Finkel Fund awardee Yoo Jin Choi had a special summer internship experience in Seoul, South Korea.
Supported by the funding of the Finkel Fund through the University of Delaware Center for Material Culture Studies, Yoo Jin completed her internship at the Sookmyung Women’s University Museum. The internship comprised two distinct research projects: a collection-based study of East Asian embroidery objects and a field-based survey of Korean traditional clothing, hanbok.
As one of the earliest educational institutions for women founded by the royal family of the Korean Empire, the Sookmyung Women’s University dedicates its museum to collect and exhibit historic objects related to women’s life, education, and achievement. At the museum, Yoo Jin engaged with objects from the Chung Young Yang Embroidery Museum Collection, which represents the East Asian embroidery traditions as well as the personal research and reproductions by a Korean woman and director of the collection, Dr. Chung.
Yoo Jin examined and drafted object reports of recent acquisitions, ranging from an embroidered mirror of Warring States period China to a nineteenth-century Mongolian thangka. The reports included information from English resources that have not been translated and are often understudied in Korea.

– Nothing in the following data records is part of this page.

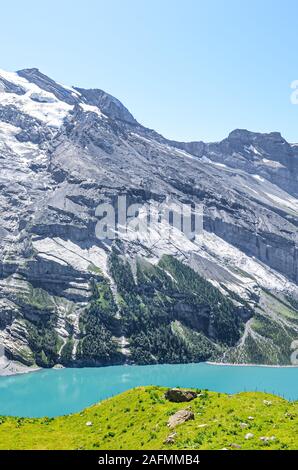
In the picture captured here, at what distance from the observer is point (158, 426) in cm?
4172

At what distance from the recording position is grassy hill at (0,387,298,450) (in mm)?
35781

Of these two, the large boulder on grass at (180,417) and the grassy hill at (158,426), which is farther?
the large boulder on grass at (180,417)

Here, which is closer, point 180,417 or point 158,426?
point 158,426

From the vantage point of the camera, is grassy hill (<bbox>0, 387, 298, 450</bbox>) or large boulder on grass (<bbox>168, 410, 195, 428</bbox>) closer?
grassy hill (<bbox>0, 387, 298, 450</bbox>)

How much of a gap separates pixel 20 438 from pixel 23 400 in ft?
460

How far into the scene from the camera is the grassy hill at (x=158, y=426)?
3578 cm

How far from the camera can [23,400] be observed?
6865 inches

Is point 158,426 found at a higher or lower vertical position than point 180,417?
lower
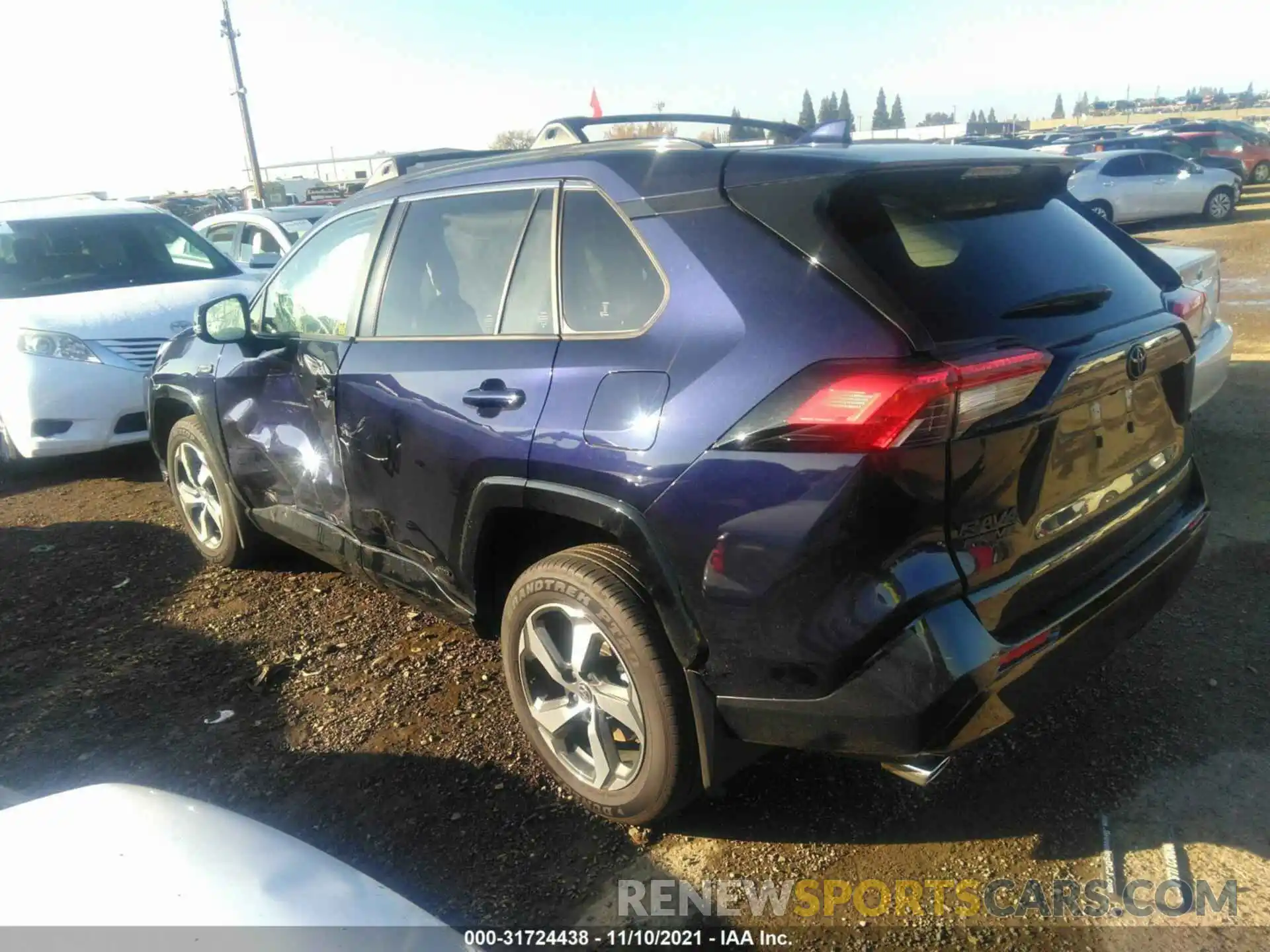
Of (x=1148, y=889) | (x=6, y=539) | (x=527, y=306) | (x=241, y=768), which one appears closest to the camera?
(x=1148, y=889)

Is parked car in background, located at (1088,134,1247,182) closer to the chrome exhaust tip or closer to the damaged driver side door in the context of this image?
the damaged driver side door

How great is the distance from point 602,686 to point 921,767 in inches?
34.8

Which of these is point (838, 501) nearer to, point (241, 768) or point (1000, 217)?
point (1000, 217)

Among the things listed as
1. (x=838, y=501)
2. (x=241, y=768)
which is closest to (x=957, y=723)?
(x=838, y=501)

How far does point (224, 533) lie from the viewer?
4.59 meters

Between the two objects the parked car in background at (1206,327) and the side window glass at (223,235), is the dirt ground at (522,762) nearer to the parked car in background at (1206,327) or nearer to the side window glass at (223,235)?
the parked car in background at (1206,327)

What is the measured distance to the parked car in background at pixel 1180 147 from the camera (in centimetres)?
2020

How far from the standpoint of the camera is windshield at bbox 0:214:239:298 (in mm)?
6887

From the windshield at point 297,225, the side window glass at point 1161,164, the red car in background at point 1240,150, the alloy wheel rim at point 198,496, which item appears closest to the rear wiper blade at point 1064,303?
the alloy wheel rim at point 198,496

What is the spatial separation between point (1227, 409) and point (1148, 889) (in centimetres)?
454

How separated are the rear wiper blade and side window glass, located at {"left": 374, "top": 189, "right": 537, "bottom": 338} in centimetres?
150

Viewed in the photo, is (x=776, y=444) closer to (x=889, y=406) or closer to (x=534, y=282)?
(x=889, y=406)

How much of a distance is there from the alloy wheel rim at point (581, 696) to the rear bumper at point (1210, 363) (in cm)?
335

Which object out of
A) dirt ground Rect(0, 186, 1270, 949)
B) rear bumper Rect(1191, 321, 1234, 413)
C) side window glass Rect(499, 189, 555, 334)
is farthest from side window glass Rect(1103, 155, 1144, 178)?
side window glass Rect(499, 189, 555, 334)
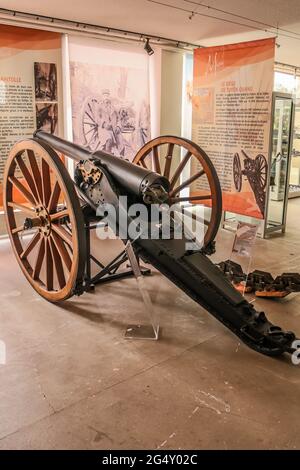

She also explored traditional textile markets in Seoul and analyzed the uses of hanbok in contemporary settings.
Collecting data and samples of current and upcoming projects that use hanbok designs, she had opportunities to interact with public sectors involved in a government-led hanbok school uniform initiative and listen to consumers’ opinions on commercial collaborations among fashion brands such as hanbok pajamas by SPAO and Leesle.
Yoo Jin, who is in her second year in the graduate program of the Art History department, notes that the curatorial and market research through the Sookmyung Women’s University Museum internship allowed her to further develop her interests in traditions and consumption of East Asian textiles.